**Job**.
Return the data below line for line and unchanged, but leave out the pictures.

**Data provided**.
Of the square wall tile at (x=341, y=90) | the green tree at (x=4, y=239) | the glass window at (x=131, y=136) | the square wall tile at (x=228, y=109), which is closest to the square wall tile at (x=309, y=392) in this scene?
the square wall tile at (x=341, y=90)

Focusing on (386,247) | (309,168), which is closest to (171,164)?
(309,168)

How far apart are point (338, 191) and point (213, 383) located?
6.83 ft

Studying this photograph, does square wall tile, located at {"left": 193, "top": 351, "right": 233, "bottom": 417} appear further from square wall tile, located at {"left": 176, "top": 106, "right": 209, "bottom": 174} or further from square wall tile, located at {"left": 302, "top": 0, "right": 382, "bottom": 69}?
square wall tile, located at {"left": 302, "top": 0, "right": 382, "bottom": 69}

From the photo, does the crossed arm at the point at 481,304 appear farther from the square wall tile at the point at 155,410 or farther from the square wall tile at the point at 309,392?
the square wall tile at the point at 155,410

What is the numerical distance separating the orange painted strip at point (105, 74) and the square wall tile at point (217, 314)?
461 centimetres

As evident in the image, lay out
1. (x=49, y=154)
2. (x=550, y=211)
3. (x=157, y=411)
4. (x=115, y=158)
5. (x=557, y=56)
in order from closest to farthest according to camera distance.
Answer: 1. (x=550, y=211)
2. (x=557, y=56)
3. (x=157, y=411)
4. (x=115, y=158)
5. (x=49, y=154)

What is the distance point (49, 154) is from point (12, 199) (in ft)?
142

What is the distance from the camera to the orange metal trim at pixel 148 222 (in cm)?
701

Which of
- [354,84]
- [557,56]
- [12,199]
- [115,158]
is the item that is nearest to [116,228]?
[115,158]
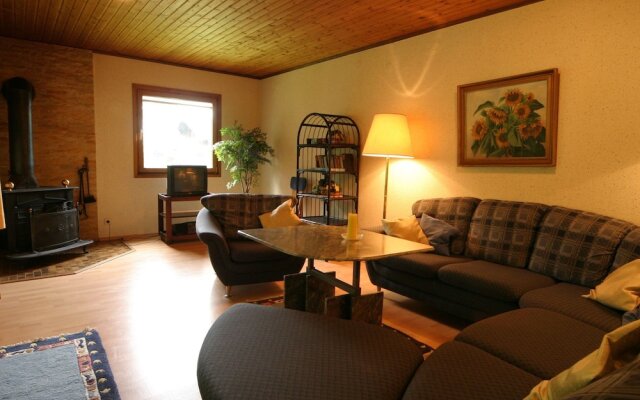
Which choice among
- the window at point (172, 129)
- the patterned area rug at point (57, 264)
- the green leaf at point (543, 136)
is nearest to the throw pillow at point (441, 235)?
the green leaf at point (543, 136)

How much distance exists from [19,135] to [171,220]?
196 cm

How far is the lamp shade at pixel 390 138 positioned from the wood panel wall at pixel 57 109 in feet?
12.4

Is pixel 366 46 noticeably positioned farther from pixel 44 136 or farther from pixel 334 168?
pixel 44 136

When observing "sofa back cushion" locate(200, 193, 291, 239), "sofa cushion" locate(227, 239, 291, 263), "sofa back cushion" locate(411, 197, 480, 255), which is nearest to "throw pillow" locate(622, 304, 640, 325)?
"sofa back cushion" locate(411, 197, 480, 255)

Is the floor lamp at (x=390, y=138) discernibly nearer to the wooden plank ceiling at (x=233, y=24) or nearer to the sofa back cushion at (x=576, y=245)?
the wooden plank ceiling at (x=233, y=24)

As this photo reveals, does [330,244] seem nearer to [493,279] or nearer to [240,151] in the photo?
[493,279]

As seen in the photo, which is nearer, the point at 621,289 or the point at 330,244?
the point at 621,289

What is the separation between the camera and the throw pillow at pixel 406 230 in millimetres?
3197

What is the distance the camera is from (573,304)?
211cm

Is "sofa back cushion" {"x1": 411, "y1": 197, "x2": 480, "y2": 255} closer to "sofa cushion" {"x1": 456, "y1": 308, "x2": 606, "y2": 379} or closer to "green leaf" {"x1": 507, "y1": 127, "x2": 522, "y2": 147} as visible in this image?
"green leaf" {"x1": 507, "y1": 127, "x2": 522, "y2": 147}

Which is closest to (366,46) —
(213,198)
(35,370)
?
(213,198)

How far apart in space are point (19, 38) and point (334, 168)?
3972mm

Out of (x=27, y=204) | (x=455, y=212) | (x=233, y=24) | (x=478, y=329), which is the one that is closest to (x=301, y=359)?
(x=478, y=329)

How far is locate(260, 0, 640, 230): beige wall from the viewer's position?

**Exercise output**.
Of the square wall tile at (x=341, y=90) | the green tree at (x=4, y=239) | the glass window at (x=131, y=136) | the square wall tile at (x=228, y=109), which is closest to the square wall tile at (x=309, y=392) in this scene?
the square wall tile at (x=341, y=90)

Focusing on (386,247) | (309,168), which is closest to (171,164)?
(309,168)

How far apart are point (338, 191) and point (213, 383) located?
6.83 ft

Studying this photograph, does square wall tile, located at {"left": 193, "top": 351, "right": 233, "bottom": 417} appear further from square wall tile, located at {"left": 176, "top": 106, "right": 209, "bottom": 174} or further from square wall tile, located at {"left": 302, "top": 0, "right": 382, "bottom": 69}?
square wall tile, located at {"left": 302, "top": 0, "right": 382, "bottom": 69}

From the photo, does the crossed arm at the point at 481,304 appear farther from the square wall tile at the point at 155,410 or farther from the square wall tile at the point at 309,392?
the square wall tile at the point at 155,410

What is the numerical distance separating the orange painted strip at point (105, 74) and the square wall tile at point (217, 314)?
461 centimetres

As evident in the image, lay out
1. (x=49, y=154)
2. (x=550, y=211)
3. (x=157, y=411)
4. (x=115, y=158)
5. (x=557, y=56)
in order from closest to farthest according to camera distance.
Answer: 1. (x=550, y=211)
2. (x=557, y=56)
3. (x=157, y=411)
4. (x=115, y=158)
5. (x=49, y=154)

What is the distance point (49, 154) is from point (12, 199) (in ft)?
142

What is the distance from the camera to the orange metal trim at pixel 148 222 (in cm)?
701

Which of
- [354,84]
- [557,56]
- [12,199]
- [115,158]
is the item that is nearest to [116,228]?
[115,158]
Which choice among
- the window at point (172, 129)
- the patterned area rug at point (57, 264)
- the green leaf at point (543, 136)
is nearest to the throw pillow at point (441, 235)?
the green leaf at point (543, 136)

How much distance exists from [19,135] to [171,220]?
196 cm

How far is the lamp shade at pixel 390 138 positioned from the wood panel wall at pixel 57 109 in feet?
12.4

Is pixel 366 46 noticeably positioned farther from pixel 44 136 or farther from pixel 334 168?
pixel 44 136

When observing "sofa back cushion" locate(200, 193, 291, 239), "sofa cushion" locate(227, 239, 291, 263), "sofa back cushion" locate(411, 197, 480, 255), which is nearest to "throw pillow" locate(622, 304, 640, 325)?
"sofa back cushion" locate(411, 197, 480, 255)

Is the floor lamp at (x=390, y=138) discernibly nearer to the wooden plank ceiling at (x=233, y=24) or nearer to the sofa back cushion at (x=576, y=245)?
the wooden plank ceiling at (x=233, y=24)

As this photo reveals, does [330,244] seem nearer to [493,279] or nearer to [240,151] in the photo?
[493,279]

As seen in the photo, which is nearer, the point at 621,289 or the point at 330,244?
the point at 621,289

What is the separation between the camera and the throw pillow at pixel 406 230 in millimetres?
3197

What is the distance the camera is from (573,304)?
211cm

Is "sofa back cushion" {"x1": 411, "y1": 197, "x2": 480, "y2": 255} closer to "sofa cushion" {"x1": 456, "y1": 308, "x2": 606, "y2": 379} or closer to "green leaf" {"x1": 507, "y1": 127, "x2": 522, "y2": 147} as visible in this image?
"green leaf" {"x1": 507, "y1": 127, "x2": 522, "y2": 147}

Which is closest to (366,46) —
(213,198)
(35,370)
?
(213,198)

How far apart in space are point (19, 38) and point (334, 168)?
3972mm

Out of (x=27, y=204) | (x=455, y=212) | (x=233, y=24) | (x=478, y=329), which is the one that is closest to (x=301, y=359)?
(x=478, y=329)

How far is locate(260, 0, 640, 230): beige wall from the viewer's position?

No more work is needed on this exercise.